Meet The Curator Leading The Charge at Creative Time
Justine Ludwig can't name the first piece of public art she ever laid eyes on, but she can certainly recall how it made her feel. "I spent a lot of my childhood in Massachusetts and remember going to the deCordova Sculpture Park as a really little kid," she tells T&C from Switzerland. "I remember feeling like Alice in Wonderland, running around these giant sculptures and just thinking about how it was so far beyond the expectations of real life and that it was a portal to something else."
It was an impression that would eventually lead her to where she is today: sitting at the helm of Creative Time, a New York City-based non-profit organization that commissions and presents public art projects. (Many of the city's social swans also know them for throwing a swanky annual gala with attendees like Julianne Moore and Jeremy Strong). This year, Creative Time turns 50, and Ludwig, who has been its executive director since 2018, is ready to usher it into the next half-century.
On our Zoom screen, Ludwig is soft-spoken and her mannerisms delicate. It's a stark difference from the revolutionary changes she's made at the organization since taking the helm. "Socially engaged public art is something that's been important throughout the history of the organization," she says. "But, I wanted to be able to name that in a very pointed way. I wanted to think about large varieties of scales: both the absolutely massive projects that stop you in your tracks, but also those subtle installations that you unexpectedly come across." Some of these ambitious socio-political public art projects include Charles Gaines's first-ever public artwork, The American Manifest (2022); Rashid Johnson’s Red Stage (2021); and Jill Magid’s Tender (2020). This year, Creative Time commissioned a project by Kite and Alisha B. Wormsley called Cosmologyscape. The project began as a website where visitors submitted their dreams. Their dreams were then interpreted by AI and turned into a pattern based on 26 Black and Lakota symbols. The collective "quilt" was broadcast at Weeksville Heritage Center in Brooklyn.
But Ludwig's changes at the organization haven't only been about the pieces produced.
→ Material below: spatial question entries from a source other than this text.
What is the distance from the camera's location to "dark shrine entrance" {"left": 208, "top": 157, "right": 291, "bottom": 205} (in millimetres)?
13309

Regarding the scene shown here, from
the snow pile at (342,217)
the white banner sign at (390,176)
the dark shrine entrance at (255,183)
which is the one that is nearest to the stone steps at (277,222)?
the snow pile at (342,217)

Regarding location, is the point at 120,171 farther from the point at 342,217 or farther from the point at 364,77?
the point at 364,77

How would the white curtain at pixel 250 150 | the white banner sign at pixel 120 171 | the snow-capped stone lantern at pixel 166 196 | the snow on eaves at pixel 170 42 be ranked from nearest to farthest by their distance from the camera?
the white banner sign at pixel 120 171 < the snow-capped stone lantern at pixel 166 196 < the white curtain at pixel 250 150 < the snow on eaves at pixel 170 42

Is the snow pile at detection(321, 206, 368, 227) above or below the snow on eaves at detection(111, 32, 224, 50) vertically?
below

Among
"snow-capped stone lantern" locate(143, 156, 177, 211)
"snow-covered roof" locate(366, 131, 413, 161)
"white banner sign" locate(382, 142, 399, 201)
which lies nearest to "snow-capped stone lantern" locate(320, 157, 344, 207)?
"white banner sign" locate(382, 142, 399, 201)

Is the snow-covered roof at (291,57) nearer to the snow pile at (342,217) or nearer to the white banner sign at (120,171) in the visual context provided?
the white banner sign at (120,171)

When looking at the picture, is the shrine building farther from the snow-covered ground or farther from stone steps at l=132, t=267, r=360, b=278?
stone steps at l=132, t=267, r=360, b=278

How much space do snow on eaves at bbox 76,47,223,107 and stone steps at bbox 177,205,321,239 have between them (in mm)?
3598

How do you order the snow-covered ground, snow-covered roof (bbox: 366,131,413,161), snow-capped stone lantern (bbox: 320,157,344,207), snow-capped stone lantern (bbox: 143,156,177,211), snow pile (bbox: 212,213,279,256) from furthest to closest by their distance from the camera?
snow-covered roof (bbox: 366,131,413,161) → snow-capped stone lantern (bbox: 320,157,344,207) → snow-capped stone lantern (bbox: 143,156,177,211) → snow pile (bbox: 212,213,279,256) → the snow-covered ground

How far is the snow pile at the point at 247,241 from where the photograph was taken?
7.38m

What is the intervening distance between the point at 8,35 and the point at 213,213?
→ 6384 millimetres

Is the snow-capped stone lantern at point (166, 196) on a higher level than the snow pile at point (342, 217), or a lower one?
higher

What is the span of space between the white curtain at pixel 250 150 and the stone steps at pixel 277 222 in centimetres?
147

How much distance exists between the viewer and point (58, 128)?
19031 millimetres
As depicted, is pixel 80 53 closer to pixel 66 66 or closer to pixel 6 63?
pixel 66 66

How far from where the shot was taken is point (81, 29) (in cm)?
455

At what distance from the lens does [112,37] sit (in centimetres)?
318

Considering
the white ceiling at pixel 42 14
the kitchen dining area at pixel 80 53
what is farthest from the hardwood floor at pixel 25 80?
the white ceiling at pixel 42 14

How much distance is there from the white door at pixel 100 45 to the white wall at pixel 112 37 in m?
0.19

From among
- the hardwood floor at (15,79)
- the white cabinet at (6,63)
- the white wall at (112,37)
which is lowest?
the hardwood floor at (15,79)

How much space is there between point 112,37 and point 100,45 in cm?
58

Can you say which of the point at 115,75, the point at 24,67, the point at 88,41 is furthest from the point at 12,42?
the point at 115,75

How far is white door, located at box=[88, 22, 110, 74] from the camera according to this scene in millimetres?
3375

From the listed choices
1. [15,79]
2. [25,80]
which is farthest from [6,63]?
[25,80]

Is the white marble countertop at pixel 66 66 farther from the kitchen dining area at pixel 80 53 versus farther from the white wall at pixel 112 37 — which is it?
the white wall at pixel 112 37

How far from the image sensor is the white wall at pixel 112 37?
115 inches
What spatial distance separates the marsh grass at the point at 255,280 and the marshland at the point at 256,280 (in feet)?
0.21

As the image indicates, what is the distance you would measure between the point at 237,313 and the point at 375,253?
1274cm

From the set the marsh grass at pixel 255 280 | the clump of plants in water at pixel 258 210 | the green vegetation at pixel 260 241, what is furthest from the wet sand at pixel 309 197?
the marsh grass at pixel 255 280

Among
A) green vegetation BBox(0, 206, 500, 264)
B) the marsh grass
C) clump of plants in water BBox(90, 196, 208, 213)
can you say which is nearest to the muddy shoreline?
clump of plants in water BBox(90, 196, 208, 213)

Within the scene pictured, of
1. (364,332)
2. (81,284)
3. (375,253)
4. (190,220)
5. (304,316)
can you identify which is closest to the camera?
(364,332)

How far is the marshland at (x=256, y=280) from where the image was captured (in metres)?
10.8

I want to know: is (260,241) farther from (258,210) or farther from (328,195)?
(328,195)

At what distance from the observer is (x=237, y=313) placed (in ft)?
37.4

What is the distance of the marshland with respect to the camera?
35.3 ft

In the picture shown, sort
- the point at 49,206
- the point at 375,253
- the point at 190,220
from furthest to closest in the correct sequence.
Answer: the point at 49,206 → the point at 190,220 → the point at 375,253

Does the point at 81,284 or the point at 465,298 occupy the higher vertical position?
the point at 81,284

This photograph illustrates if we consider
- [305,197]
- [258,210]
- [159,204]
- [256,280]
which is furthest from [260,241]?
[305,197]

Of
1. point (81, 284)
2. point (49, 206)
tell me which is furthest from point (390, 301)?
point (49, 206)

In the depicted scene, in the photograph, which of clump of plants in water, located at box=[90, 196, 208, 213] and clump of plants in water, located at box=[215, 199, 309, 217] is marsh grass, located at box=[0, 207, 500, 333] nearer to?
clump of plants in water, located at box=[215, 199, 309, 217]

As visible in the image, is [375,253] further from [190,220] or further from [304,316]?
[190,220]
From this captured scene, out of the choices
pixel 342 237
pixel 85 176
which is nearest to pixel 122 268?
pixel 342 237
She also introduced CTHQ (Creative Time HQ), which serves as a programming space for artists at the intersection of art and politics, and the R&D Fellowship, which supports artists who are in the midst of deep research and development."We are thinking about the whole arc of what it means to support an artist," she says, "not just the final product, but those moments of community building, those moments of resourcing them and connecting them with experts in diverse fields and really rooting the institution."
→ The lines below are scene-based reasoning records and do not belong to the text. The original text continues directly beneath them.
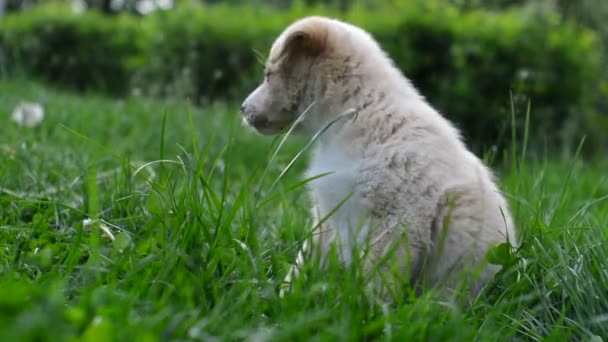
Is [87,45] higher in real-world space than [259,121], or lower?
lower

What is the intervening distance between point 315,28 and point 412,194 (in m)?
0.94

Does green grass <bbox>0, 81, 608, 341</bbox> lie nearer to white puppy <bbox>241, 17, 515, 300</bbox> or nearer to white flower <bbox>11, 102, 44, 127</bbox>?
white puppy <bbox>241, 17, 515, 300</bbox>

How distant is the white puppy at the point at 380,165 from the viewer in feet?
8.27

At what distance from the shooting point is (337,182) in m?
2.73

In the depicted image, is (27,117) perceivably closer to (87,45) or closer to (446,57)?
(446,57)

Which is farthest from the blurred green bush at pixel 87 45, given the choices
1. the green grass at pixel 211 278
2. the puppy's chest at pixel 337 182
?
the puppy's chest at pixel 337 182

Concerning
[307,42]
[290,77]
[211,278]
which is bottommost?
[211,278]

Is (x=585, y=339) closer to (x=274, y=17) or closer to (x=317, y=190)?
(x=317, y=190)

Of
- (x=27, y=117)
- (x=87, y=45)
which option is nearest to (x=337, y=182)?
(x=27, y=117)

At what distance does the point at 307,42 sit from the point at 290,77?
0.19 m

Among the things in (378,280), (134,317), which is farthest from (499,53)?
(134,317)

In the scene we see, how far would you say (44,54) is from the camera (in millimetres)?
12500

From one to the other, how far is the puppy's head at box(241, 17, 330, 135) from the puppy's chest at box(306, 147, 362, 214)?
1.16ft

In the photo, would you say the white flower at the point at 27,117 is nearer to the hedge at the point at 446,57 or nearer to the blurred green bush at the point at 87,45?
the hedge at the point at 446,57
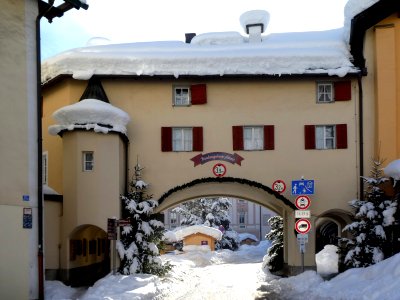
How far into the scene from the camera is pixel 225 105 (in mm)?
21750

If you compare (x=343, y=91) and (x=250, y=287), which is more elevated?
(x=343, y=91)

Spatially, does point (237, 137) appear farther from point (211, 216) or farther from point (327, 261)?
point (211, 216)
Margaret Wang, a partner at an Investment Bank and trustee of Creative Time, says, "Creative Time is one of, if not the most, ambitious public arts organizations and it is incredibly rare to see institutions like this thrive for as long as it has. As a leader in this sphere, Creative Time acts as an inspiring model for supporting groundbreaking public art, uniting artists, activists, and thought leaders on a global scale."
This year, Creative Time's weekend-long summit (held from September 20 through 22) approaches with the theme: States of Emergence: Land After Property and Catastrophe. The event (with programming including new public art displays, discussions, and more) will foster dialogue around the question: How does an emergency produce radical possibility?
It's not too far off from one of the big themes of this year's presidential election: a stark divide among Americans. According to Ludwig, public art can be an antidote to bridge gaps. Before she joined Creative Time, she worked in the museum space in states like Ohio and Texas. "These are environments where people have radically different political values even though they live right next door to one another," she says. "What I learned firsthand from working within those contexts was that within the umbrella of art, people often were much more open to looking at things that made them uncomfortable. That's the spirit that I find unbelievably important to bring to the work of Creative Time; that the artists offer a space to imagine a different way forward, that they help us think outside of the box and imagine otherwise."